**Questions:**
1 - In the column about shopping local, what word does newsroom jargon use for a caption?
2 - Repeat the part of the column about shopping local starting at "It’s a charge" and ending at "a new chair.".

**Provided passage:**
===

The cutline on last Monday’s Page 1 News-Banner is what caught my eye right away.
“Cutline” is a bit of journalism jargon that you only hear around a newsroom. It’s a fancy word for a caption — the words that we write under a picture in the newspaper to explain what’s happening in the image that the photographer captured.
The cutline’s first two words were the ones that caught my attention: Shopping local.
Those two words were in boldface type next to an image that my colleague Holly Gaskill took March 2 at the Small Town Formal Event Expo that was held at the Wells County Chamber of Commerce and Visitors Centre.
Shopping local.
It’s a charge that we try to promote as often as possible to support the businesses in and around Wells County that in turn pour so much back into our community.
My dentist, eye doctor, physician and barber are in Bluffton. When I need my lawnmower and snowblower serviced, I head to Bluffton’s north side to drop them off.
Up until Masterson’s closed several years ago, all of my sport coats, suits, dress shirts and ties came from there thanks to Dick Mayer’s uncanny ability to always help me pick out the best shirt-tie combo. I do my banking in Bluffton. The list could go on and on.
One of the many benefits of shopping local is how personalized the customer care always is — a fact that I was reminded of these past two weeks as my wife and I shopped for a new chair.
We started our search outside of town, as it was late on a Saturday afternoon and the only stores that were still open were located in our neighboring city to the north.

===

**Data for review:**
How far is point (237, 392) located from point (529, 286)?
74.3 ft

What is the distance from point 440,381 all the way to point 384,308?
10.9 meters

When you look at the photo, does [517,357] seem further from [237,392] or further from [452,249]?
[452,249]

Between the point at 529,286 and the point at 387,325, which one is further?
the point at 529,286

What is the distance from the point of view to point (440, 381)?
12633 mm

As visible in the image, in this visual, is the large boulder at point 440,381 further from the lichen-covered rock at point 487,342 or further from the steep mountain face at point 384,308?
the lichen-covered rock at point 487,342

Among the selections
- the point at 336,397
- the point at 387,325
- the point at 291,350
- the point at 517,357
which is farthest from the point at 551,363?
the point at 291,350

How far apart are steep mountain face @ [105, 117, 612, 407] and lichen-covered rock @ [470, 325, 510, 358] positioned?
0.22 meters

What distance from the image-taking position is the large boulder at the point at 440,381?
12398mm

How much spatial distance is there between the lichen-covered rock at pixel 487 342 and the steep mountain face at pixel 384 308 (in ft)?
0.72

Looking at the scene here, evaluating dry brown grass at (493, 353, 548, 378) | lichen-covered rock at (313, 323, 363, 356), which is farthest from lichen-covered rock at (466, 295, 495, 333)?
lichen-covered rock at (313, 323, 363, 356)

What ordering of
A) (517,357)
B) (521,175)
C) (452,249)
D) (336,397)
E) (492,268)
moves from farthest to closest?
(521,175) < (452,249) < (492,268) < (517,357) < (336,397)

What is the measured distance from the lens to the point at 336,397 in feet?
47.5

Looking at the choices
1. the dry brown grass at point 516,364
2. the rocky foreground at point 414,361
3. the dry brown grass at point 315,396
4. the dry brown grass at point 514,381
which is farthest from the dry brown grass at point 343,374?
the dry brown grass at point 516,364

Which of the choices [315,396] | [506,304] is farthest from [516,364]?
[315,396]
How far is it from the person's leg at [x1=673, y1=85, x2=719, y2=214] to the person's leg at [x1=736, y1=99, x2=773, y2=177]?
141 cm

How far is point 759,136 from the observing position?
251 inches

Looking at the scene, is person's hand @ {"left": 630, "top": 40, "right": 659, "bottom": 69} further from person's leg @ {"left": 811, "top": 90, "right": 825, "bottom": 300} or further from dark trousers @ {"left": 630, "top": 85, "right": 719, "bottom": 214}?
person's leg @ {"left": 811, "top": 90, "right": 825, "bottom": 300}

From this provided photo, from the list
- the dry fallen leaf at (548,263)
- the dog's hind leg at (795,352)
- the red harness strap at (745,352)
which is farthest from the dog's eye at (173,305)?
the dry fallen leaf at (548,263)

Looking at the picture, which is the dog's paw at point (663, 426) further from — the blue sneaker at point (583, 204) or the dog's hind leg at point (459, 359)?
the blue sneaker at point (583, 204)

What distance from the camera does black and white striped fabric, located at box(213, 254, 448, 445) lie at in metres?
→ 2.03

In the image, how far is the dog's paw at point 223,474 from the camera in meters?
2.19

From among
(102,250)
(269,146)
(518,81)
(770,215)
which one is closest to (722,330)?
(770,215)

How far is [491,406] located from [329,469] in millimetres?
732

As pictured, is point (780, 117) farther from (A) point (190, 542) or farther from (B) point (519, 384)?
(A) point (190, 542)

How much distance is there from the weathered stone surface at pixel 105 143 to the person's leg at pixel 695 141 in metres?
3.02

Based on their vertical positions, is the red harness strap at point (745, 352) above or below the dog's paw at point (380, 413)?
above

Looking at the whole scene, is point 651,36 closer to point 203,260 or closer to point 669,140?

===

**Answers by task:**
1 - Cutline

2 -
It’s a charge that we try to promote as often as possible to support the businesses in and around Wells County that in turn pour so much back into our community.
My dentist, eye doctor, physician and barber are in Bluffton. When I need my lawnmower and snowblower serviced, I head to Bluffton’s north side to drop them off.
Up until Masterson’s closed several years ago, all of my sport coats, suits, dress shirts and ties came from there thanks to Dick Mayer’s uncanny ability to always help me pick out the best shirt-tie combo. I do my banking in Bluffton. The list could go on and on.
One of the many benefits of shopping local is how personalized the customer care always is — a fact that I was reminded of these past two weeks as my wife and I shopped for a new chair.